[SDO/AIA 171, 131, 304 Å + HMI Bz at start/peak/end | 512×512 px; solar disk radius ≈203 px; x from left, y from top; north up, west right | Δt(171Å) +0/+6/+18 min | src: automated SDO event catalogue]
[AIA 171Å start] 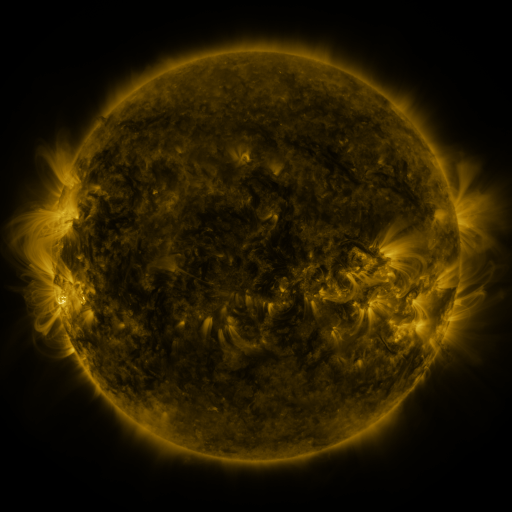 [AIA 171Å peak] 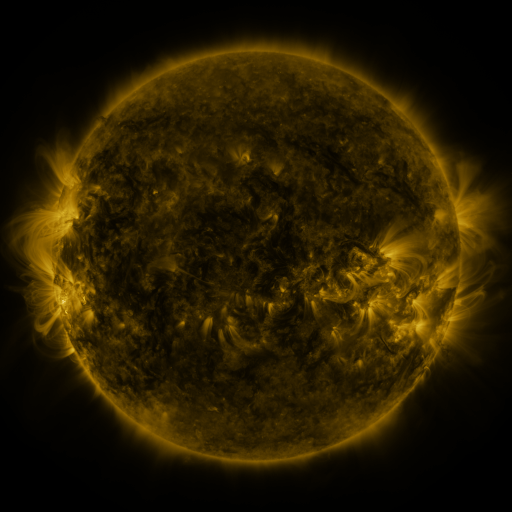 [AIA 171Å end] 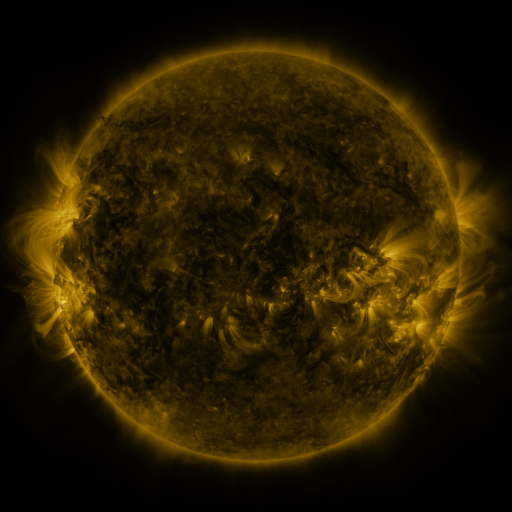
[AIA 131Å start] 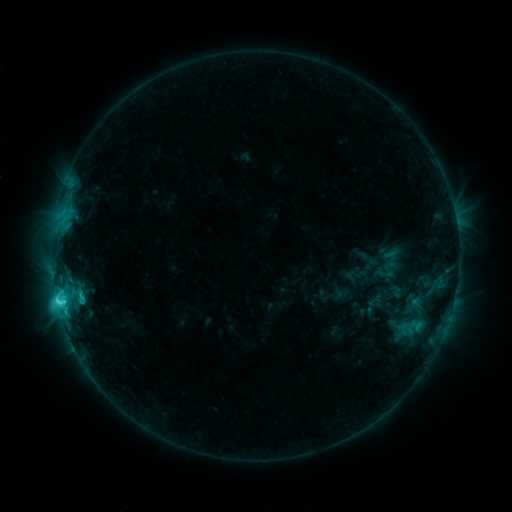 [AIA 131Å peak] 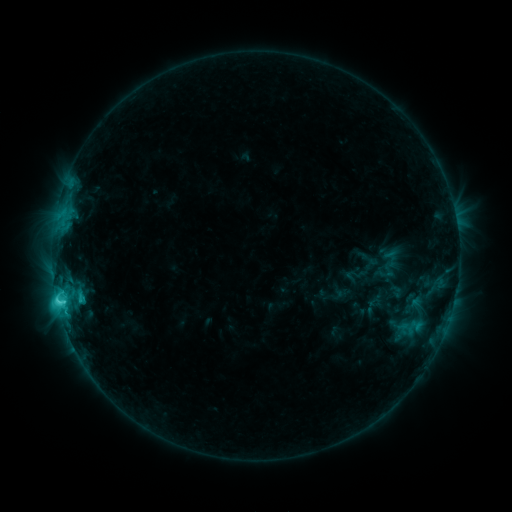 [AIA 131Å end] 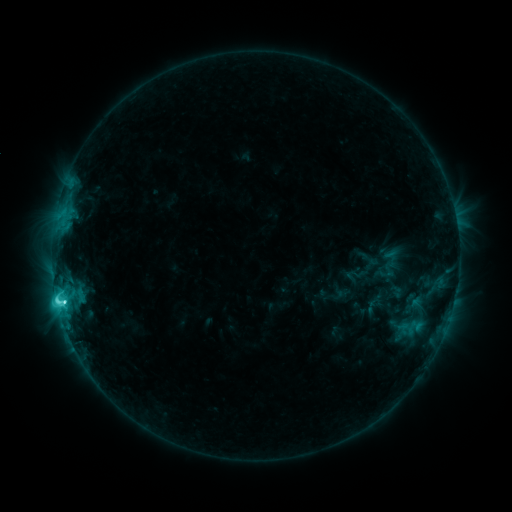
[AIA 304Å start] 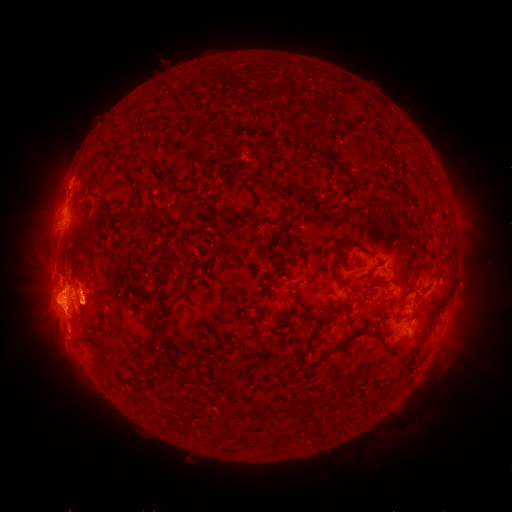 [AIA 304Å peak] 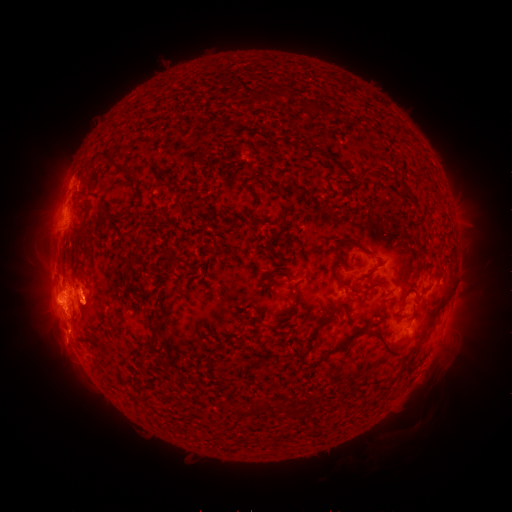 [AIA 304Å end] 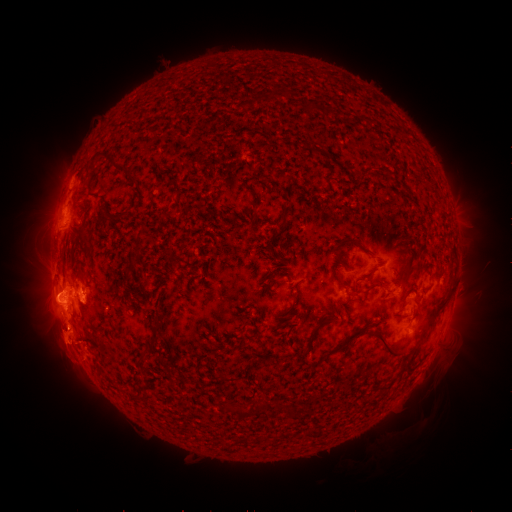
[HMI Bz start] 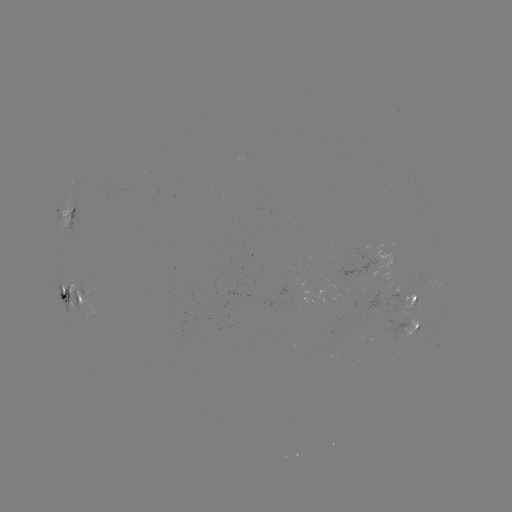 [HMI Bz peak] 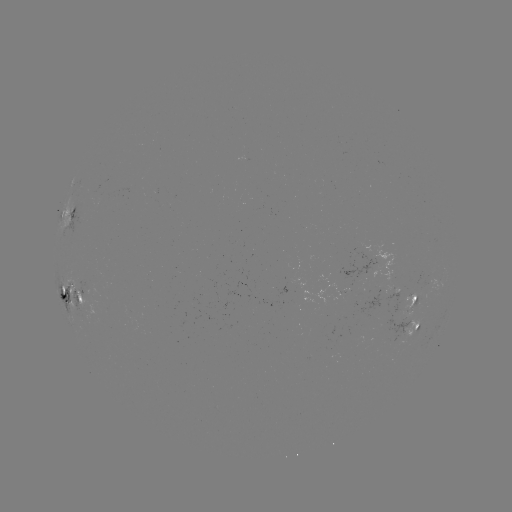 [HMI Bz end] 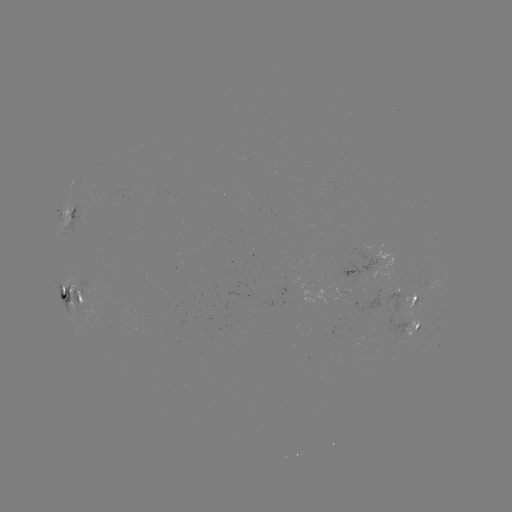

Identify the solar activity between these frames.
eruption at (62, 353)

------------

* _What to produce_:
Identify each line of the records that contains the word "solar", and copy those lines in full.

* _Result of this task_:
[SDO/AIA 171, 131, 304 Å + HMI Bz at start/peak/end | 512×512 px; solar disk radius ≈203 px; x from left, y from top; north up, west right | Δt(171Å) +0/+6/+18 min | src: automated SDO event catalogue]
Identify the solar activity between these frames.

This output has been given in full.